__TO BE DONE__
Below is the data. Give it again, complete and exact.

__DATA PROVIDED__
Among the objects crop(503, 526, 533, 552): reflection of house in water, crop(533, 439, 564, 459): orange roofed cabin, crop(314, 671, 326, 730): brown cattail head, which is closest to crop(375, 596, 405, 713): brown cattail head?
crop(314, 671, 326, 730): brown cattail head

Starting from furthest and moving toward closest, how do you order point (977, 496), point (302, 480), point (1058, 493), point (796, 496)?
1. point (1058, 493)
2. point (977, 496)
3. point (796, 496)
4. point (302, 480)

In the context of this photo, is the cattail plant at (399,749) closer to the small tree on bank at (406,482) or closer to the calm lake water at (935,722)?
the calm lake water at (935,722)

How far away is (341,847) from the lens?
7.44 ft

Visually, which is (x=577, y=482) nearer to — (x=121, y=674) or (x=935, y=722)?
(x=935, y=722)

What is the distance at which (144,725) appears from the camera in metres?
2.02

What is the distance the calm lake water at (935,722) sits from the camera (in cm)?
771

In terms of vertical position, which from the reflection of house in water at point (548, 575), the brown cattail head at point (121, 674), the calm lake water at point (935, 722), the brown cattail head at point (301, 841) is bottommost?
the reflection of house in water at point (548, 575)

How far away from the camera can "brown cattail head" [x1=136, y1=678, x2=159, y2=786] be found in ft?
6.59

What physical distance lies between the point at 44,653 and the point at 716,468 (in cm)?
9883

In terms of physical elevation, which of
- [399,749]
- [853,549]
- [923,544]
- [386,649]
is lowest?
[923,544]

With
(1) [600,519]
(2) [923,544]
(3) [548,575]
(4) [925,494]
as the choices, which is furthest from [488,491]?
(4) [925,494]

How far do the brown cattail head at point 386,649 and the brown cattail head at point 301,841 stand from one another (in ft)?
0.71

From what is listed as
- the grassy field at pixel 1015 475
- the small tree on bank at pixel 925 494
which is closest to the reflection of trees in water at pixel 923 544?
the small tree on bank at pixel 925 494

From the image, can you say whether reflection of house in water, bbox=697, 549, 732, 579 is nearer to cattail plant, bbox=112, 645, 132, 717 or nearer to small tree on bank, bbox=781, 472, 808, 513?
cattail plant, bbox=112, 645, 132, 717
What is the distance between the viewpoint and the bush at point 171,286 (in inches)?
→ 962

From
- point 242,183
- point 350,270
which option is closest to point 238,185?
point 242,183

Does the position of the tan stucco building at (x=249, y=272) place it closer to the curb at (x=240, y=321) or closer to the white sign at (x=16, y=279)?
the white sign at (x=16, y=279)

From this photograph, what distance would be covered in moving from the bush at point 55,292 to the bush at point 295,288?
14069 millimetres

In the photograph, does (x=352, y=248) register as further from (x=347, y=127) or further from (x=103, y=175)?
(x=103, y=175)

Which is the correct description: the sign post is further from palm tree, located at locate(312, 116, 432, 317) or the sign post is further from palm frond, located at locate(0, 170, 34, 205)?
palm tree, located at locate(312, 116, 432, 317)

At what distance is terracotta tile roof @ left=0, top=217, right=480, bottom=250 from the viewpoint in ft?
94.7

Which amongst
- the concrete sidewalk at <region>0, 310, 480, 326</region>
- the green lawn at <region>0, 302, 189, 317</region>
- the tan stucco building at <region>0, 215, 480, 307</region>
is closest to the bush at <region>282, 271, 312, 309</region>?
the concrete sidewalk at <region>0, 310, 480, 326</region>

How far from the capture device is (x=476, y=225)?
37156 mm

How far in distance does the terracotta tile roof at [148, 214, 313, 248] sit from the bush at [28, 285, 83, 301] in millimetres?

__SOLUTION__
Among the objects crop(503, 526, 533, 552): reflection of house in water, crop(533, 439, 564, 459): orange roofed cabin, crop(314, 671, 326, 730): brown cattail head, which is closest to crop(375, 596, 405, 713): brown cattail head?
crop(314, 671, 326, 730): brown cattail head

Starting from furthest and moving toward closest, how do you order point (977, 496), point (302, 480), point (1058, 493), point (796, 496)?
1. point (1058, 493)
2. point (977, 496)
3. point (796, 496)
4. point (302, 480)

In the context of this photo, is the cattail plant at (399,749) closer to the small tree on bank at (406,482) or closer to the calm lake water at (935,722)?
the calm lake water at (935,722)

How far away is (341,847) from the lens?
7.44 ft

Visually, which is (x=577, y=482) nearer to — (x=121, y=674) or (x=935, y=722)?
(x=935, y=722)

What is the distance at which (144,725) appears from the camera in metres?
2.02

What is the distance the calm lake water at (935,722) sits from the camera (in cm)?
771

In terms of vertical position, which from the reflection of house in water at point (548, 575), the brown cattail head at point (121, 674), the calm lake water at point (935, 722), the brown cattail head at point (301, 841) is bottommost?
the reflection of house in water at point (548, 575)

How far away from the camera can "brown cattail head" [x1=136, y1=678, x2=159, y2=786] be found in ft?
6.59

What physical distance lies between the point at 44,653 and the point at 716,468 (in cm)?
9883

In terms of physical elevation, which of
- [399,749]
- [853,549]
- [923,544]
- [386,649]
is lowest?
[923,544]

With
(1) [600,519]
(2) [923,544]
(3) [548,575]
(4) [925,494]
as the choices, which is furthest from [488,491]?
(4) [925,494]

How far do the brown cattail head at point 386,649 and the brown cattail head at point 301,841 stand from one another (in ft)?
0.71

From what is listed as
- the grassy field at pixel 1015 475
- the small tree on bank at pixel 925 494
which is closest to the reflection of trees in water at pixel 923 544?
the small tree on bank at pixel 925 494

From the image, can you say whether reflection of house in water, bbox=697, 549, 732, 579 is nearer to cattail plant, bbox=112, 645, 132, 717 or nearer to small tree on bank, bbox=781, 472, 808, 513?
cattail plant, bbox=112, 645, 132, 717
What is the distance between the viewpoint and the bush at point 171,286 (in inches)?
→ 962

From
- point 242,183
- point 350,270
which option is closest to point 238,185?
point 242,183

Does the position of the tan stucco building at (x=249, y=272) place it closer to the curb at (x=240, y=321) or closer to the white sign at (x=16, y=279)?
the white sign at (x=16, y=279)

From this photograph, what distance would be covered in moving from the bush at point 55,292 to the bush at point 295,288?
14069 millimetres

In the photograph, does (x=352, y=248) register as further from (x=347, y=127) or further from (x=103, y=175)?
(x=103, y=175)

Which is the correct description: the sign post is further from palm tree, located at locate(312, 116, 432, 317) or the sign post is further from palm frond, located at locate(0, 170, 34, 205)?
palm tree, located at locate(312, 116, 432, 317)

At what distance is terracotta tile roof @ left=0, top=217, right=480, bottom=250 from the viewpoint in ft?
94.7

Which amongst
- the concrete sidewalk at <region>0, 310, 480, 326</region>
- the green lawn at <region>0, 302, 189, 317</region>
- the tan stucco building at <region>0, 215, 480, 307</region>
is closest to the bush at <region>282, 271, 312, 309</region>?
the concrete sidewalk at <region>0, 310, 480, 326</region>

How far from the capture device is (x=476, y=225)?
37156 mm

How far in distance does the terracotta tile roof at [148, 214, 313, 248] sit from the bush at [28, 285, 83, 301] in millimetres?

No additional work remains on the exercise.